Die OldGremlin Ransomware Gang sucht Opfer mit der TinyFluff Backdoor

Advanced Persistent Threat (APT)-Akteure zeigen nicht immer bemerkenswerte Aktivitäten. Einige von ihnen ziehen es vor, einige wenige, sehr gezielte Angriffe zu verfolgen, die bei erfolgreicher Ausführung immense Erträge bringen könnten. Das ist genau die Strategie, auf die sich die als OldGremlin bekannten Hacker verlassen. Sie waren zuvor an mehreren Ransomware-Angriffen beteiligt, die in der Regel gegen Unternehmen und Unternehmen mit Sitz in Russland durchgeführt wurden. Die Häufigkeit ihrer Angriffe ist jedoch sehr gering – im Jahr 2021 wurden nur fünf durchgeführt. Außerdem schweigt die Gruppe seit fast einem Jahr – bis jetzt.

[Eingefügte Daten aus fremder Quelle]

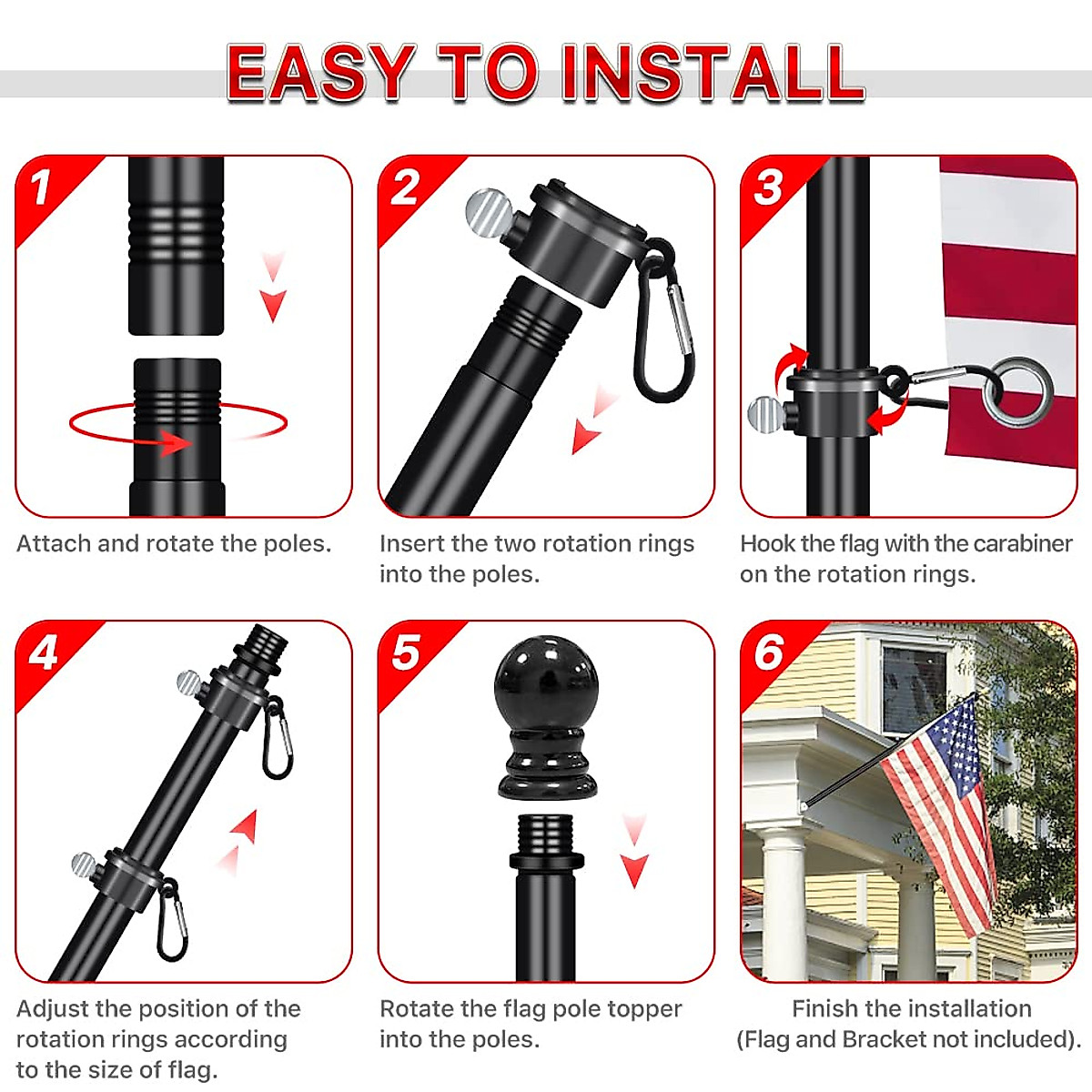 EASY TO INSTALL

1

Attach and rotate the poles.

2

Insert the two rotation rings into the poles.

3

Hook the flag with the carabiner on the rotation rings.

4

Adjust the position of the rotation rings according to the size of flag.

5

Rotate the flag pole topper into the poles.

6

Finish the installation (Flag and Bracket not included).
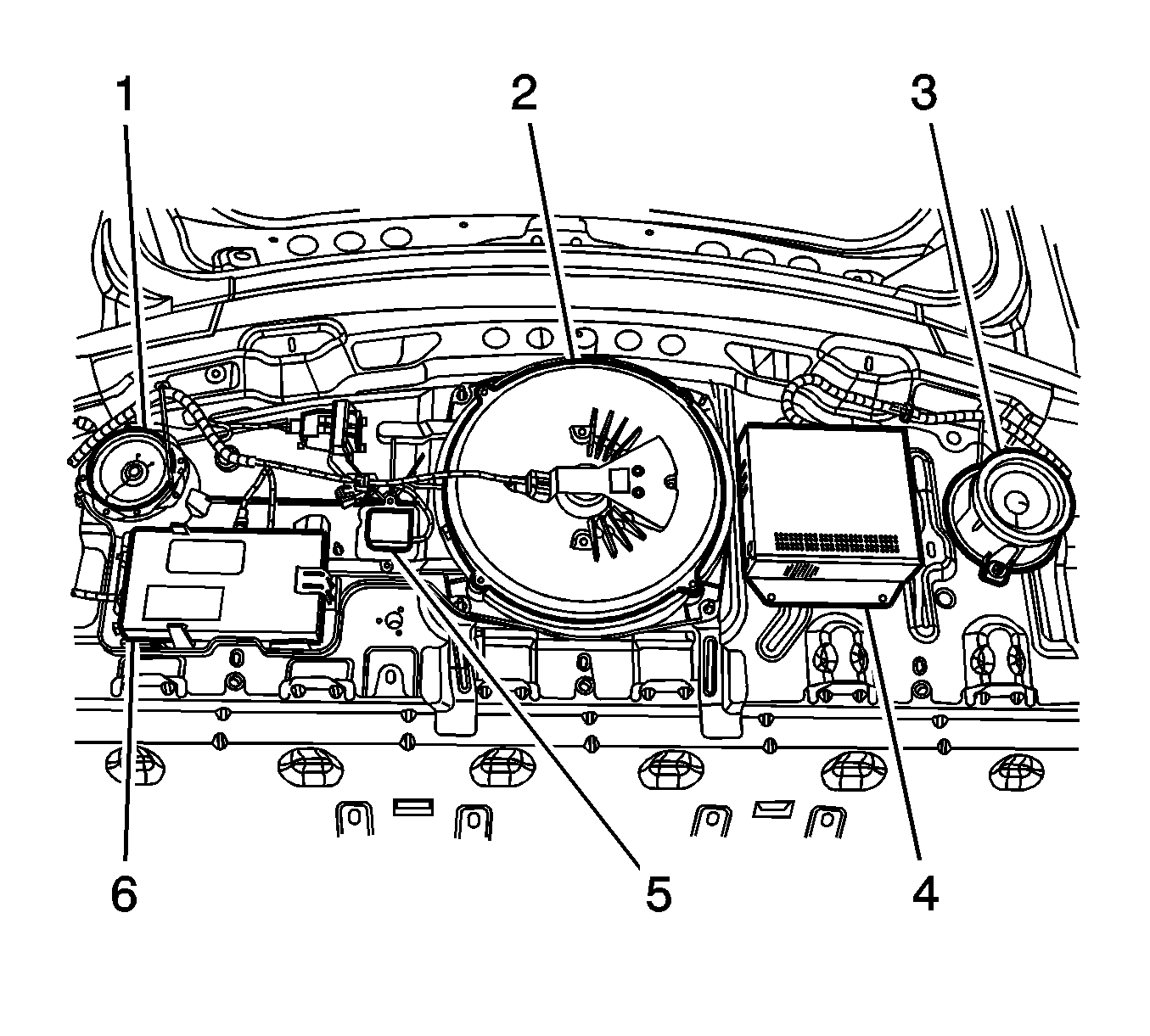 1
2
3
6
5
4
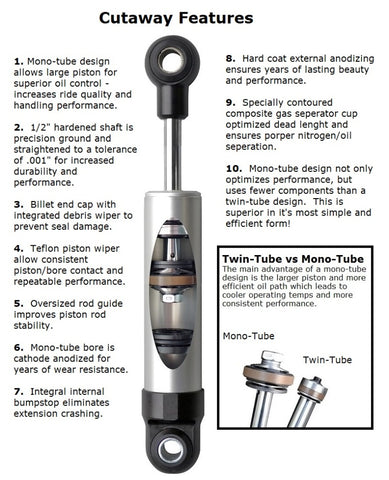 Cutaway Features

1. Mono-tube design allows large piston for superior oil control - increases ride quality and handling performance.

2. 1/2" hardened shaft is precision ground and straightened to a tolerance of .001" for increased durability and performance.

3. Billet end cap with integrated debris wiper to prevent seal damage.

4. Teflon piston wiper allow consistent piston/bore contact and repeatable performance.

5. Oversized rod guide improves piston rod stability.

6. Mono-tube bore is cathode anodized for years of wear resistance.

7. Integral internal bumpstop eliminates extension crashing.

8. Hard coat external anodizing ensures years of lasting beauty and performance.

9. Specially contoured composite gas seperator cup optimized dead lenght and ensures porper nitrogen/oil seperation.

10. Mono-tube design not only optimizes performance, but uses fewer components than a twin-tube design. This is superior in it's most simple and efficient form!

Twin-Tube vs Mono-Tube
The main advantage of a mono-tube design is the larger piston and more efficient oil path which leads to cooler operating temps and more consistent performance.

Mono-Tube

Twin-Tube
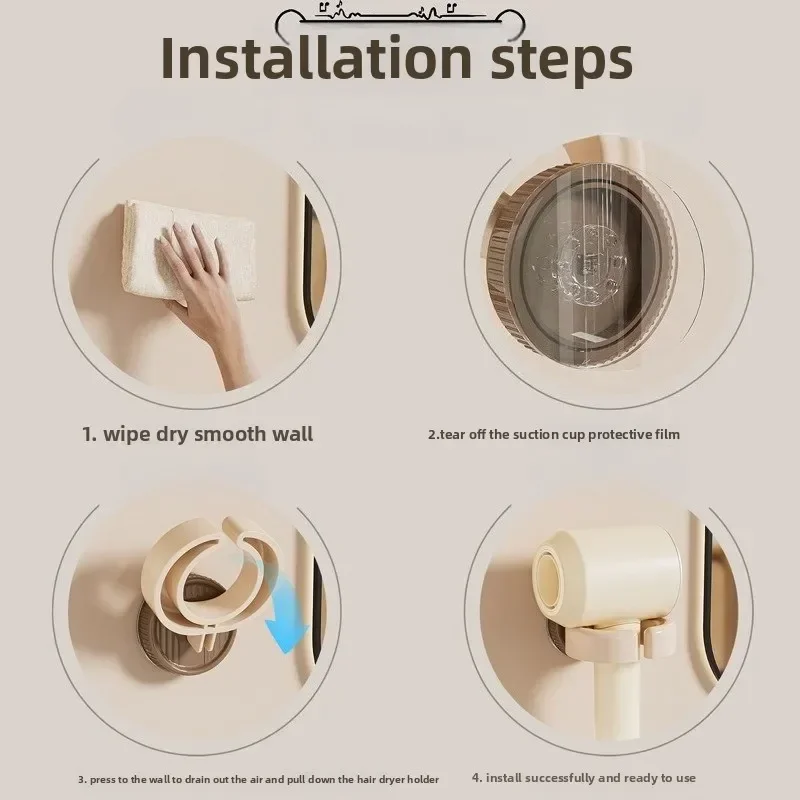 Installation steps

1. wipe dry smooth wall

2.tear off the suction cup protective film

3. press to the wall to drain out the air and pull down the hair dryer holder

4. install successfully and ready to use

Kürzlich stießen Malware-Experten auf einen neuen Backdoor-Trojaner mit dem Namen TinyFluff Backdoor. Es scheint Ähnlichkeiten mit früheren Backdoors zu haben, die von den OldGremlin-Hackern verwendet wurden. Darüber hinaus werden einige der Netzwerkinfrastrukturen wiederverwendet, auf die sich die OldGremlin-Hacker zuvor verlassen hatten.

Das Ziel von TinyFluff Backdoor sind erneut russische Finanzinstitute. Die Kriminellen nutzen die aktuellen Ereignisse aus und versenden Phishing-E-Mails, die vorgeben, Informationen über die aktuellen Finanzsanktionen gegen russische Unternehmen und Bürger zu enthalten. Die Empfänger werden dringend gebeten, einen E-Mail-Anhang herunterzuladen und zu überprüfen, der auf einem öffentlichen Hosting-Dienst wie Dropbox gehostet wird. Allerdings verbirgt sich hinter dem Download ein Schadcode, der die TinyFluff Backdoor einsetzen soll.

Sobald die Hintertür aktiv ist, gewährt sie vollen Zugriff auf das infizierte Gerät. Es sammelt Daten über das System, die Hardware und die Software. Kriminelle können Fernbefehle senden, zusätzliche Plugins einführen und vieles mehr. Überraschenderweise wurde die TinyFluff Backdoor noch nicht in Kombination mit OldGremlins charakteristischen Ransomware-Payloads verwendet – dies ist jedoch wahrscheinlich nur eine Frage der Zeit.